* **Activity**
The answer must consist of every line from the data that holds "screenshot".

* **Data records**
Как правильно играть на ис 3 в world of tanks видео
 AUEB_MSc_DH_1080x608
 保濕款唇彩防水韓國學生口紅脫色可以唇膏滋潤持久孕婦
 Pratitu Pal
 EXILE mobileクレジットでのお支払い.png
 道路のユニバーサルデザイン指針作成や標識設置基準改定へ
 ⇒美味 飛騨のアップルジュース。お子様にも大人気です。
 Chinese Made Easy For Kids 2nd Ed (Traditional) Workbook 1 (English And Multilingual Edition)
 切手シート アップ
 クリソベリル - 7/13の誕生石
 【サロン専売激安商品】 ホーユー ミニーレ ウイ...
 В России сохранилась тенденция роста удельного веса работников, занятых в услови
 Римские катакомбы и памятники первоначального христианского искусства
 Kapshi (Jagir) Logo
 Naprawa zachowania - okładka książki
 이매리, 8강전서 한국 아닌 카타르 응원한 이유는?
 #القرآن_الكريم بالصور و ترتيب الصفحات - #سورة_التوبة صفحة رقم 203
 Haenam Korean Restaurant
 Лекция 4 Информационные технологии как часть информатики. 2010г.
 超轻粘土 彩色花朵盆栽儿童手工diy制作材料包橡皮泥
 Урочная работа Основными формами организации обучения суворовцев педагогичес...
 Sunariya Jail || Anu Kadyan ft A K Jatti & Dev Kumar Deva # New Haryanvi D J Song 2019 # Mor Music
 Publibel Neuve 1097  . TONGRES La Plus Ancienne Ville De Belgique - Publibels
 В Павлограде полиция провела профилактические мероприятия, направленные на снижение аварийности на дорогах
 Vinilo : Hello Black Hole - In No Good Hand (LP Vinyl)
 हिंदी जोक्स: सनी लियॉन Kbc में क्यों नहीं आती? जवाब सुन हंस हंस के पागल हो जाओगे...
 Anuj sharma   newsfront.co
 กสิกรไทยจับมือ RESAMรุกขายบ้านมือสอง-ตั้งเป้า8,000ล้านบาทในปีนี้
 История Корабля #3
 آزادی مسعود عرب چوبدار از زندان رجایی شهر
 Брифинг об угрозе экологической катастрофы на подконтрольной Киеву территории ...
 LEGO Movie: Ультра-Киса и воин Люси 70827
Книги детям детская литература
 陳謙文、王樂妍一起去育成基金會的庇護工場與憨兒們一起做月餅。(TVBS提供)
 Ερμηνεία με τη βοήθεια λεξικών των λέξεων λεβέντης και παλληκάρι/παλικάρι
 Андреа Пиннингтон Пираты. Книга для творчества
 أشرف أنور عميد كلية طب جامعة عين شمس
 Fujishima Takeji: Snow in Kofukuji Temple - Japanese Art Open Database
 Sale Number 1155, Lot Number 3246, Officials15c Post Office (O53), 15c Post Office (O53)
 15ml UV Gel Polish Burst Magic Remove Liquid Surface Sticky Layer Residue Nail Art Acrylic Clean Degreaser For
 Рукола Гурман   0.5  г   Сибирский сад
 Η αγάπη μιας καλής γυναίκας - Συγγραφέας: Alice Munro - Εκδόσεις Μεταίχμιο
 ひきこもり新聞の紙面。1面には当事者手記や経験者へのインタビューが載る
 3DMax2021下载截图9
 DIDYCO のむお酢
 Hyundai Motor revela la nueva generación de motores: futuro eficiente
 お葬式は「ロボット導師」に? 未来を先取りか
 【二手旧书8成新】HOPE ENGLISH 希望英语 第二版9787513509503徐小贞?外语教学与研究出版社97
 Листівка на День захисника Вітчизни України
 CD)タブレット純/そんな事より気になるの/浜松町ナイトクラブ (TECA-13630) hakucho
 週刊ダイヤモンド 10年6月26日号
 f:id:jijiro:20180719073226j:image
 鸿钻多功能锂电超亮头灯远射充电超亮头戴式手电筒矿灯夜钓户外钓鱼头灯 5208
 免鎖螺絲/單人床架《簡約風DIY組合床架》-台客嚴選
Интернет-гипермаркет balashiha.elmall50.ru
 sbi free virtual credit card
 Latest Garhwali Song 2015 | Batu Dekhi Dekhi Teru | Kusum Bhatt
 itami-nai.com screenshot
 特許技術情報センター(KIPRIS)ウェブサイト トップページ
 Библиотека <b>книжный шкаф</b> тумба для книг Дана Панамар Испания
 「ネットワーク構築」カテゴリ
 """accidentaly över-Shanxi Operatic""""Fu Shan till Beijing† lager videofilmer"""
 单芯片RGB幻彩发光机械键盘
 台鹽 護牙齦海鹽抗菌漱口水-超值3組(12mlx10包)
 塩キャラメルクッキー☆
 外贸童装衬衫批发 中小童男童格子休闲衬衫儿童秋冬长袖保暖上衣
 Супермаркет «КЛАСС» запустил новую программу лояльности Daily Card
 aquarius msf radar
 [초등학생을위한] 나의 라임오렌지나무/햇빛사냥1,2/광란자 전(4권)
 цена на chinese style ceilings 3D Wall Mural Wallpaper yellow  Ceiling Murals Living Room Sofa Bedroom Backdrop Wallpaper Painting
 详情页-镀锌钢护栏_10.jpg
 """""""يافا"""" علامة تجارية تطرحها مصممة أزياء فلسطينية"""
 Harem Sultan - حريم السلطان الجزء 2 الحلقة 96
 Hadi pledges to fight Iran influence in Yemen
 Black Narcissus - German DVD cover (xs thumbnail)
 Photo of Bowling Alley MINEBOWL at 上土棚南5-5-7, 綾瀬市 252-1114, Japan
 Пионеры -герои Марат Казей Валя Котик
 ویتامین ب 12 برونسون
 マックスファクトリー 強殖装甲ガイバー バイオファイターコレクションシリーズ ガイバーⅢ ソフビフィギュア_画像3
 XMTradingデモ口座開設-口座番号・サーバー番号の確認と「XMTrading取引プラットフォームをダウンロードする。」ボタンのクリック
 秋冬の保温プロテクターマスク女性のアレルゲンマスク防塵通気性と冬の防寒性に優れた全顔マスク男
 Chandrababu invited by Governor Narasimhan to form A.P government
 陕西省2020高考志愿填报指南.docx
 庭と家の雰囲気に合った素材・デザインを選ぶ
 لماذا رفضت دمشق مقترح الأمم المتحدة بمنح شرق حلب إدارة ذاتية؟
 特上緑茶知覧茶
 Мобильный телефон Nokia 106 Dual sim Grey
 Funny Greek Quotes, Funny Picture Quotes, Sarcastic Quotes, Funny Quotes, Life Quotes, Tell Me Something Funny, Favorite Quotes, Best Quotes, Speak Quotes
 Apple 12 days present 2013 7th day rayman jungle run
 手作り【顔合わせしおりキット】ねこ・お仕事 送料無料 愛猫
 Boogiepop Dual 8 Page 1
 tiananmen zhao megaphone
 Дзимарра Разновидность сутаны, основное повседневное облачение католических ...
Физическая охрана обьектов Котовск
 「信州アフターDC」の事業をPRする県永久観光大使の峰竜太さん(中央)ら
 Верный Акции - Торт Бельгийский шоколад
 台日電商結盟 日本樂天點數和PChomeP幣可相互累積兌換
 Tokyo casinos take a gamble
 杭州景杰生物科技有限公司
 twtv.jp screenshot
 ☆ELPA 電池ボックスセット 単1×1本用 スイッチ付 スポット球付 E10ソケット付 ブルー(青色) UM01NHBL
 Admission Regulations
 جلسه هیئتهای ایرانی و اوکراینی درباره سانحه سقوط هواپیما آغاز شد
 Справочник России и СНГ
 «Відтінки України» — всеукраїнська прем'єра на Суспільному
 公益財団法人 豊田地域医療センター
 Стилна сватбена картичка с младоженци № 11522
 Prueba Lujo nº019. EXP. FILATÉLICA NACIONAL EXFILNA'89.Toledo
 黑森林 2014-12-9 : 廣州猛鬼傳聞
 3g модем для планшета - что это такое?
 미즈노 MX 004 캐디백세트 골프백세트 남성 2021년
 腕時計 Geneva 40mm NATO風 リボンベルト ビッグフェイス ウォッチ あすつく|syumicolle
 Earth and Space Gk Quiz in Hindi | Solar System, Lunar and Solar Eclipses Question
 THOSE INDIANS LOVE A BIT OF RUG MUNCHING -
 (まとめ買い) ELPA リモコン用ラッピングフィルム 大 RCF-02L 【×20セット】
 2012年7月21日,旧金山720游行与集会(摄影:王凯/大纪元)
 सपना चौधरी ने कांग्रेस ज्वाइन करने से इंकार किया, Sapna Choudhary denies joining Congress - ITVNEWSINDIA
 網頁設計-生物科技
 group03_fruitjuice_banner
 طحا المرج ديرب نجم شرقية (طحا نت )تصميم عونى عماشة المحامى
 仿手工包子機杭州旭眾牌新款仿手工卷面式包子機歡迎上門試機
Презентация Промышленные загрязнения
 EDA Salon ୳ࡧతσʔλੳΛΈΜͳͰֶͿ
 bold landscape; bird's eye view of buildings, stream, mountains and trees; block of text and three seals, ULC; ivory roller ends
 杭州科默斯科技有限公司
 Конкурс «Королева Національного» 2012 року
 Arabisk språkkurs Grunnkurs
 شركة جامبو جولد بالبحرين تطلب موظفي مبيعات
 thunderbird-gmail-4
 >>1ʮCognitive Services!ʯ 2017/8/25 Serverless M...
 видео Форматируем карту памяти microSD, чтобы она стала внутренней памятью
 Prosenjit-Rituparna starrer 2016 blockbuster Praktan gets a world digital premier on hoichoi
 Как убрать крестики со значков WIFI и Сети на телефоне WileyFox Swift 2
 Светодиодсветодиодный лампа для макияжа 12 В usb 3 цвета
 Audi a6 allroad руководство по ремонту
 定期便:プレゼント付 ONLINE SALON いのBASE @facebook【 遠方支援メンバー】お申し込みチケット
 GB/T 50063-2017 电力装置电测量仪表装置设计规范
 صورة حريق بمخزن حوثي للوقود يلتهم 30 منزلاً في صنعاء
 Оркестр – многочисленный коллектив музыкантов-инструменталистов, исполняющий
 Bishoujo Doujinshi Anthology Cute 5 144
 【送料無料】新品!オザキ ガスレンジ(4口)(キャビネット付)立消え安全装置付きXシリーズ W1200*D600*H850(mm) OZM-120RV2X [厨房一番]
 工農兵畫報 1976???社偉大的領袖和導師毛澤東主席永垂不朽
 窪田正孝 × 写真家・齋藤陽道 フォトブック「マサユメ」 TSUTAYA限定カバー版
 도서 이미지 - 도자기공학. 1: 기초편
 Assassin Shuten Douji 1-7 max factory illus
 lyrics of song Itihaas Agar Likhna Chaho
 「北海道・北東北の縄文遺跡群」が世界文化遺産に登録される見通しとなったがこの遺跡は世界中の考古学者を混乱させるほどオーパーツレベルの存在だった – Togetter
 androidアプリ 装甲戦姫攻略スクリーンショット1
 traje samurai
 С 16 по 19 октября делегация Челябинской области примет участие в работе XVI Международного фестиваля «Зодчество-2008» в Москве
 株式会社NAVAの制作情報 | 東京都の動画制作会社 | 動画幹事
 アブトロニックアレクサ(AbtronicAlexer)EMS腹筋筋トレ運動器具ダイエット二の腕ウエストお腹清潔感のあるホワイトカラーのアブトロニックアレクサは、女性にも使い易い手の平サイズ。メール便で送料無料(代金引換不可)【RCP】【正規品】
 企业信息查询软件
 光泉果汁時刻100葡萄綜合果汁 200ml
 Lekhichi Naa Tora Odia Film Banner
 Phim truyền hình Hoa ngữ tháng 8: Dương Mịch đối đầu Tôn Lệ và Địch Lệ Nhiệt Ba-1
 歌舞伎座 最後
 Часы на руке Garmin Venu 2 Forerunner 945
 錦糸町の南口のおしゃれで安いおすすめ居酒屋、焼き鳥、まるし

* **Answer to this problem**
 itami-nai.com screenshot
 twtv.jp screenshot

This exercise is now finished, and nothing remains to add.